Research from the Multilingual Prompt Engineering survey (36 papers, 250 languages) and the TALENT framework (Translate After LEarNing Textbook) shaped my approach for Tagalog - three complexity tiers:

Simple queries → Direct prompting
Moderate complexity → Translate to English, Chain-of-Thought, translate back (+11-37% improvement)
Complex reasoning → TALENT-inspired structured reasoning (+14.8% improvement)

Auto-detecting complexity from keywords and word count lets the system pick the right strategy transparently.

Lesson 8: Don't Build What's Already Built (Unless You Need To)

Pipecat has 40+ AI provider integrations and handles the plumbing you don't want to write. Deepgram Flux combines VAD and transcription into one service. I built custom for control over multilingual routing, interruption thresholds, and RAG integration. But if you're starting out? Use a framework first, then decide if you need to go custom.

The Architecture That Actually Works

Phone Call (Twilio Media Streams WebSocket)
    ↓
Orchestrator (FastAPI + asyncio)
    ├─ Audio Input Pipeline
    │   ├─ Silero VAD (ONNX-optimized, shared singleton)
    │   └─ ElevenLabs Scribe (streaming STT)
    ├─ Conversation State Machine (6 states)
    ├─ Interruption Detector (multi-stage validation)
    ├─ Language Detector + Router
    │   └─ Complexity-based prompt selection
    ├─ Response Generator
    │   ├─ Optional RAG (LightRAG)
    │   └─ Claude (async streaming)
    └─ Audio Output Pipeline
        └─ ElevenLabs TTS (streaming WebSocket, pre-connected)
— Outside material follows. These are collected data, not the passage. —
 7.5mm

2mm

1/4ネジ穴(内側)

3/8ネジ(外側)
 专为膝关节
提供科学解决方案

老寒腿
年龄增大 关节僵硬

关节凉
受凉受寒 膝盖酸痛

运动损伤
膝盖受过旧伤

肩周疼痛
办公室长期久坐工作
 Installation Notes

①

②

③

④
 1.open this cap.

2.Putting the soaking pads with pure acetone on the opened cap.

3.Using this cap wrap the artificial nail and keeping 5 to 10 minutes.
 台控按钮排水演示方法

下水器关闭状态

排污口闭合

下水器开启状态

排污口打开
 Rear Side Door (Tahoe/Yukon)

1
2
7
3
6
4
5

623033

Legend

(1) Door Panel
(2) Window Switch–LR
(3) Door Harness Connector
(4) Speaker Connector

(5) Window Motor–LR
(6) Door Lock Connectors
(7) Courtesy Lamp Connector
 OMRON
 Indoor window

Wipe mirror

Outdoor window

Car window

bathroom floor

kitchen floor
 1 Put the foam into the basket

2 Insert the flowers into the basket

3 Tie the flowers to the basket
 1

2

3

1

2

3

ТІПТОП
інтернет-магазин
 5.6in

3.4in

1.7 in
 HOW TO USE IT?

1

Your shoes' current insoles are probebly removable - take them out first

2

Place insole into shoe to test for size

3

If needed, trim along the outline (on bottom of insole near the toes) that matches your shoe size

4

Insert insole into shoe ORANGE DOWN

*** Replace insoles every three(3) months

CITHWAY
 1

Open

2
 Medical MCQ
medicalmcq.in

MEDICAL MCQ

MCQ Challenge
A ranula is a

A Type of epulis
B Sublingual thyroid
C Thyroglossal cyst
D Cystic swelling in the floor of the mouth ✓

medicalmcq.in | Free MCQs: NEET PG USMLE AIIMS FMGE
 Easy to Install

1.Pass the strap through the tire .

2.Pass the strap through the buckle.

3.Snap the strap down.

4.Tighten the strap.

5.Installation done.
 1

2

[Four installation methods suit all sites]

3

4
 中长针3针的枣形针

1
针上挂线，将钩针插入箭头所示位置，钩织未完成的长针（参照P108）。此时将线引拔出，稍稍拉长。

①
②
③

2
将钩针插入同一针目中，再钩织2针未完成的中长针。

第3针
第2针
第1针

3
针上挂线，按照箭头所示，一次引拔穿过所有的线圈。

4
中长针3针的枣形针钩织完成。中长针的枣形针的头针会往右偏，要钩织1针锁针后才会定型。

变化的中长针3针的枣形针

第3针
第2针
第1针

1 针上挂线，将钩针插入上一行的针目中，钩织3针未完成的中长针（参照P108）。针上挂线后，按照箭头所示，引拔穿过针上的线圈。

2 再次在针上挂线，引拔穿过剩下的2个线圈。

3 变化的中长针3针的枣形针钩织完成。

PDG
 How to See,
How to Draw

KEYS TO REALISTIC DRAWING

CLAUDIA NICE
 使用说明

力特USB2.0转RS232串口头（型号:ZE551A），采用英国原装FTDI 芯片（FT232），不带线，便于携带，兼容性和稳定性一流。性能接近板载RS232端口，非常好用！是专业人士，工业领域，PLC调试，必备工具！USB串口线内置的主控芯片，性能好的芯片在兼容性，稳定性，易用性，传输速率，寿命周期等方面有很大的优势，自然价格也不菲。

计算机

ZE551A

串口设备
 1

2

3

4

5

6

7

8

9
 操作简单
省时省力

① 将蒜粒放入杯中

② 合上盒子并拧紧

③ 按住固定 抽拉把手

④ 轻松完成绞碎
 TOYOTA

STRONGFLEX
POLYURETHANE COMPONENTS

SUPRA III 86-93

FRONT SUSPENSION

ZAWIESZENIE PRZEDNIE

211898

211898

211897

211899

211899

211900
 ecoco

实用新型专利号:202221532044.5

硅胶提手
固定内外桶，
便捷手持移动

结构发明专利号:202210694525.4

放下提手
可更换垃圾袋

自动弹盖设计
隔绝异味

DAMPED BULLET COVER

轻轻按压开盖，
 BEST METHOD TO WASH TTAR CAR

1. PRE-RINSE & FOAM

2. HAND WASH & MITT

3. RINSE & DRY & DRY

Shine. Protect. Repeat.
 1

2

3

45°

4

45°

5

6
Key design decisions: one module per concern, async from the start, dataclass configs with dependency injection, context variables for logging, and a turn epoch system to prevent stale callbacks from earlier turns.

The Numbers That Matter

Turn  1: stt=  997ms  ttft= 1150ms  tts_connect= 350ms  tts_gen= 174ms  user→audio= 2808ms
Turn  2: stt=  850ms  ttft= 1287ms  tts_connect= 325ms  tts_gen= 664ms  user→audio= 2832ms
Turn  3: stt=  881ms  ttft= 1396ms  tts_connect= 378ms  tts_gen= 182ms  user→audio= 3027ms

~2.9 seconds average. Not good. Barely usable. But every number is a lever:

STT (~900ms) - Streaming STT or Deepgram Flux could cut this significantly
Claude TTFT (~1,278ms) - The elephant. A faster model or speculative generation could halve this
TTS connect (~350ms) - Pre-connection saves ~130ms already; a persistent pool could eliminate it
TTS generation (~174-664ms) - Varies with how much text Claude has buffered before the first TTS send

I'm not at sub-500ms like Nick achieved with Groq. But I know where every millisecond goes.

Try It Yourself

Start with Pipecat - Get something working in a day
Measure latency at every stage - Log timestamps at every pipeline boundary
Go async from day one - Retrofitting is painful
Deploy close to your providers - This beats any code optimization
Build interruption handling early - Without it, people hang up

Voice AI seems simple until you do it. Every 50ms you shave off, the conversation feels less robotic. I'm at 2.9 seconds. I know how to get to 1.